My wife was born and raised in Guangdong province in the People's Republic of China. Her father was murdered during the Cultural Revolution and the entire family was arrested. She spent seven years on a collective farm in the barren wilds of Outer Mongolia. She fled to America for political reasons.
Our oldest son is married to a Vietnamese dentist. We are multi-racial, not multicultural. There's a difference. Multiculturalism produces weakness and division. Assimilation produces unity.
Newcomers must assimilate. Their uniqueness goes into the melting pot and infuses all the existing elements with a new flavor, but in doing so the uniqueness disappears. What results is one, vigorous and vital.
Multiculturalism idolizes separate identities, and prevents the newcomers from being assimilated. It produces parallel universes. And it causes old men to turn against those who embrace multiculturalism.
It is indeed hypocritical of myself as I have a Vietnamese-Canadian barber. Her family came from the South and I enjoy having talks with her on Vietnamese cuisine and culture. I like her a lot and give her a large tip each time I get a hair cut. She; nor her marginal community in Canada, registers on my mind like the greviances I have against the speculating Chinese millionaires who've screwed with our real estate nor the East Indians who've come here to commit crime and practice Islam.

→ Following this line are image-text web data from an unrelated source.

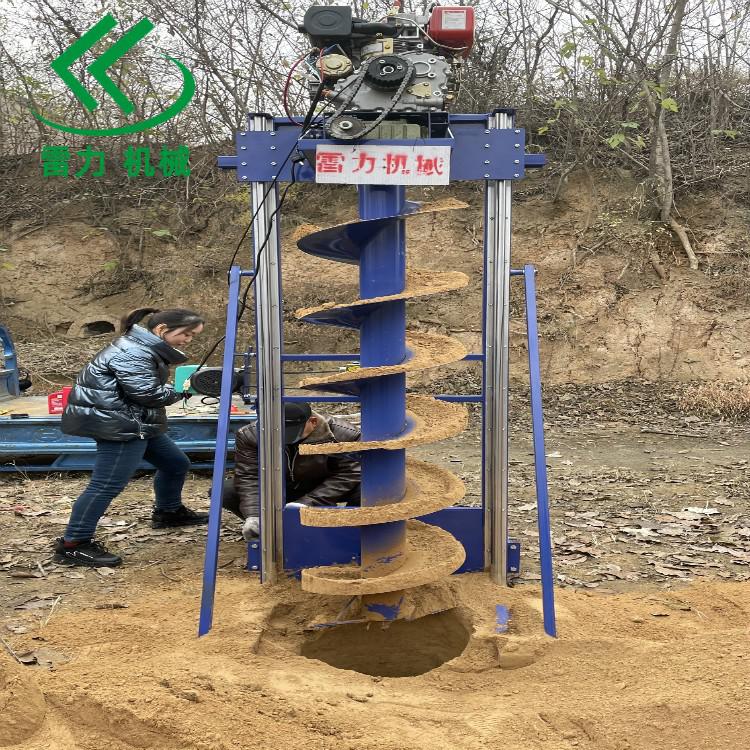 小型打樁機(jī).jpg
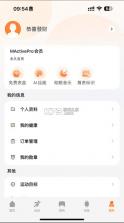 mactivepro v1.6.6.01 运动智能手表app 截图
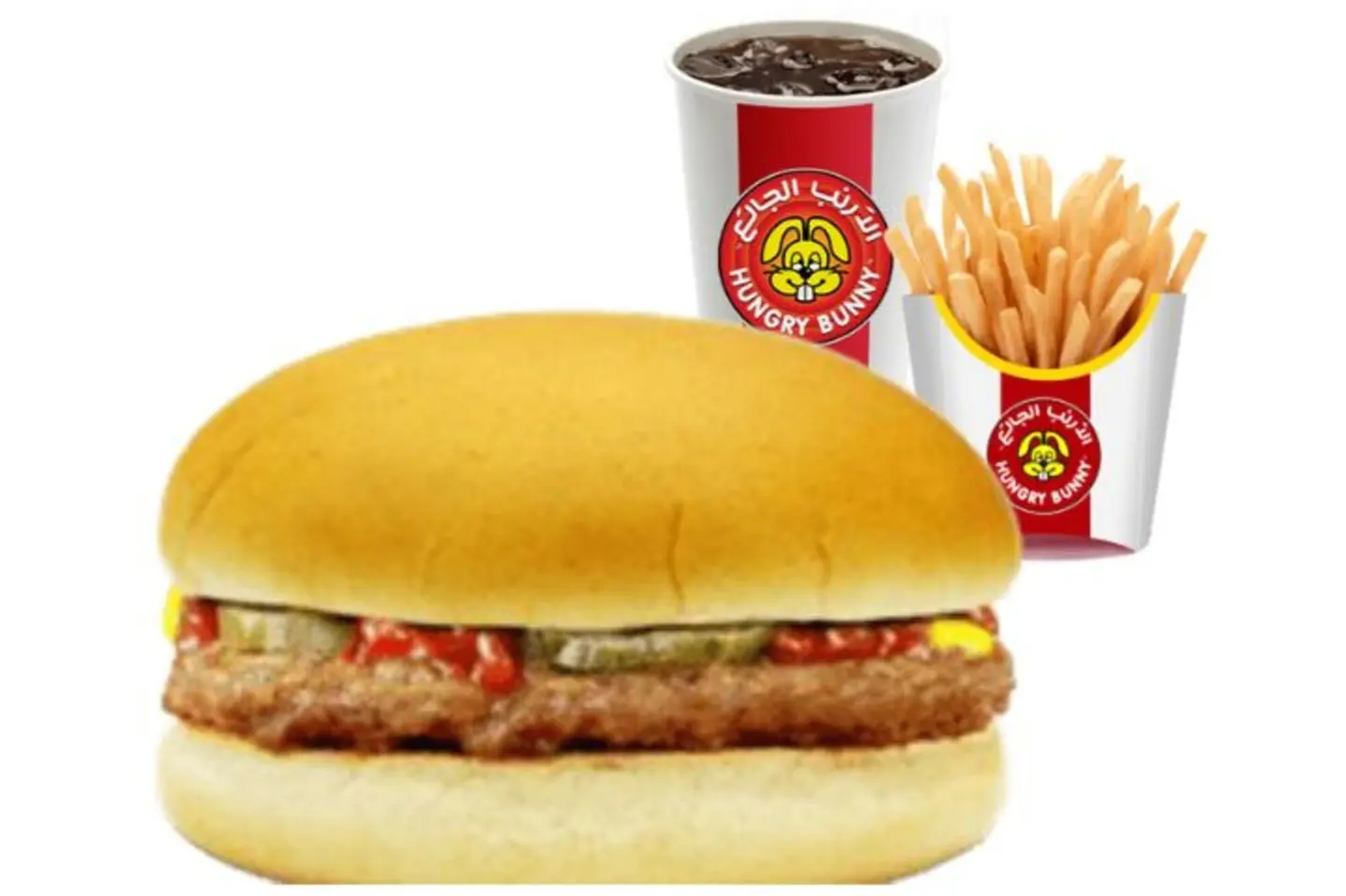 وجبة بني برجر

Though, her status of an individual and even her community would be threatened if we took in a million Vietnamese immigrants.
The same is true for the Japanese and Korean community in British Columbia.
It is no different than what happened to the historic Chinese community in British Columbia, which was largely Shanghai, Malay and Indonesian Chinese and but has since been destroyed by Hong Kong Emigres who have destroyed decades of Chinese-intregration (does "Canadian-Chinese" culture exist anymore? No... it's been destroyed overnight) and created a massive ethnic ghetto in Richmond and to a lesser extent in Burnaby.
As I mentioned before. This is not a new anti-immigrant attitude in Canada at all. 100 years ago E Europeans were feared, stuck in the worst possible homesteads surrounding the newly established Reserves and even put in internment camps to do slave labour.
Is that attitude the same today? No. Now when someone E.Euro immigrates they are welcomed with open arms while others are shunned.
Xenophobia is the problem not multiculturalism.
All recent immigrants from Austro-Hungary; including Austro-Germans, were put into internment camps. It wasn't an act of xenophobia but a concern for national security. We had the same policies during WW2 to a similiar extent.